Exercise requirements >>
1) Please copy the jewellery retail survey text word for word, starting with "More retailers are" and going on through "as they develop.".
2) Continue the jewellery retail survey text on bridal sales from its last sentence.

Pre-Bridal Marketing

Do you actively target younger, pre-bridal customers beyond advertising collections?

Key Findings:

  • – 66% of retailers have a structured pre-bridal marketing strategy. This is now a mainstream practice.

Analysis and Action Points:

More retailers are beginning to value the compounding loyalty that comes from winning a customer before she is ready to buy bridal jewellery. The industry acknowledges that the loyalty battle must be won years before the wedding.

  • Target youth on the pathway to employment: Incentivised Gold Saving program for youth joining the workforce. Position gold not just as jewellery, but as a growing financial foundation. Create long term investment schemes with high-yield redemption schemes linked to marriage funds.
  • Pre-bridal initiatives: A quarterly ‘Youth Jewellery Styling Masterclass’, a series of educational sessions ‘Young Women’s Jewellery Guide’.
  • Build recruiter brands: Launch sub-brands offering low-value-high-style entry point jewellery that attract young customers and nurture relationships as they develop.

Bridal Conversion

What enables the highest conversion in bridal sales?

Key Findings:

  • – Overall Rate Protection scheme tops the charts.
  • – 58% of retailers report rate protection and gold savings as the two topmost effective schemes. Bridal collection previews — in person events — work significantly better in Non-Metros (21%) as compared to Metros (15%).

Metro vs. Non-Metro:

  • – 24% Metro vs 35% Non-Metro jewellers report rate protection as the most impactful factor in bridal conversion.
  • – 35% Metro vs 23% Non-Metro jewellers report gold savings as an effective scheme.

The data reveals a fundamental difference in what drives bridal commitment across market types. In metro, gold savings plans align with metro families’ systematic financial planning habits. In non-metros, rate protection dominates as consumers are less willing to take price risk.

Analysis and Action Points:

Customers who are locked in through annual and ongoing schemes are far more likely to close the bridal transaction with the same jeweller.

Extracted data >>
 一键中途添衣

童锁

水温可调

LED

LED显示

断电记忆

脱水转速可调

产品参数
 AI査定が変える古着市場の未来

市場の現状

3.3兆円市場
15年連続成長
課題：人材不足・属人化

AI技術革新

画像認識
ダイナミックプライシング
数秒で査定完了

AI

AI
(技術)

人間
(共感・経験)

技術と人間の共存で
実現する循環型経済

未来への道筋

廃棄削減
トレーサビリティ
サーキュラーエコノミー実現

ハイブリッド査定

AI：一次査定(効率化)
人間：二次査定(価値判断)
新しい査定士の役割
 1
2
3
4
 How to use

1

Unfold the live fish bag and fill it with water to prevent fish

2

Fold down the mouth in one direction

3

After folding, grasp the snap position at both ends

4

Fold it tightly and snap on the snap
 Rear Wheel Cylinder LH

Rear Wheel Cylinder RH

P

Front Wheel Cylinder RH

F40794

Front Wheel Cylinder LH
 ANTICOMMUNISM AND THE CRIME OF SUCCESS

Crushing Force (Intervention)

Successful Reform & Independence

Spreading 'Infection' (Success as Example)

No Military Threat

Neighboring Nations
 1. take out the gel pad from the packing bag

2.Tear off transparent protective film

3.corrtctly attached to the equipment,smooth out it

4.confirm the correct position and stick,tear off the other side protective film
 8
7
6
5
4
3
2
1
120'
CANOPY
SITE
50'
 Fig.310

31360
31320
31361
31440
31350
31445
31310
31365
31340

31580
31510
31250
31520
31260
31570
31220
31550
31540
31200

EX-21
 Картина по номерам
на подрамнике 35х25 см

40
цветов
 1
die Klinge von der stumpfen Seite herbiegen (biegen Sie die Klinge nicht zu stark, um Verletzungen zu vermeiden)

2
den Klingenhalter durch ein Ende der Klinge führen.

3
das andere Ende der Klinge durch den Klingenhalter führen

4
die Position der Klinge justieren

Task-by-task outputs >>
1)
More retailers are beginning to value the compounding loyalty that comes from winning a customer before she is ready to buy bridal jewellery. The industry acknowledges that the loyalty battle must be won years before the wedding.

  • Target youth on the pathway to employment: Incentivised Gold Saving program for youth joining the workforce. Position gold not just as jewellery, but as a growing financial foundation. Create long term investment schemes with high-yield redemption schemes linked to marriage funds.
  • Pre-bridal initiatives: A quarterly ‘Youth Jewellery Styling Masterclass’, a series of educational sessions ‘Young Women’s Jewellery Guide’.
  • Build recruiter brands: Launch sub-brands offering low-value-high-style entry point jewellery that attract young customers and nurture relationships as they develop.

2)
  • Exclusive Rate Protection Plan for brides: A lead product, not a fine print benefit: Make it a transparent, prominently communicated offer, not a generic supplementary scheme extended to all others. It can become a powerful, rational reason to commit early in the decision journey.
  • Create a Marriage Fund: Structure a pre-bridal gold savings plan that differs from monthly schemes. Additionally, offer a high-yield redemption plan complemented by a range of benefits leading up to the final transaction.
  • Personalised invites, curated shows: Conceptualise price-based bridal curations. Develop previews themed around bridal occasions where decor and jewellery harmoniously complement each other, whether for cocktails, sangeet, or the wedding day. Craft Instagram-worthy, shareable moments for Zoomers to post and remember the experience.

Marketing Impact

What are your current focus areas for marketing the category to potential brides?

Key Findings:

Promotional campaigns dominate nationally at 47%. Though exhibitions are more effective than discounts, individually they are uniformly effective across Metros and Non-Metros. In-store activities: 7% Metro vs 20% Non-Metro — a 3x gap in metros is one of the most actionable findings in the survey.

Metro vs. Non-Metro:

  • In Metros: Promotional campaigns (57%) vs in-store activities (7%).
  • In Non-Metros: Promotional campaigns (41%) vs in-store activities (20%). The gap in metro coverage is concerning.

Non-metro’s more balanced mix reflects the community-driven nature of smaller-city retail. As digital discovery grows, in-person events become increasingly important for a highly personal, carefully considered category. With brands vying for attention in the digital space, hosting physical store events will serve as a key differentiator.

Analysis and Action Points:

The survey does not differentiate between digital and traditional promotional campaigns, as augmenting traditional promotions with digital components is now essential. However, the overemphasis on promotions masks the importance of the physical-experiential channel, which could significantly improve the digital-to-transaction conversion rate.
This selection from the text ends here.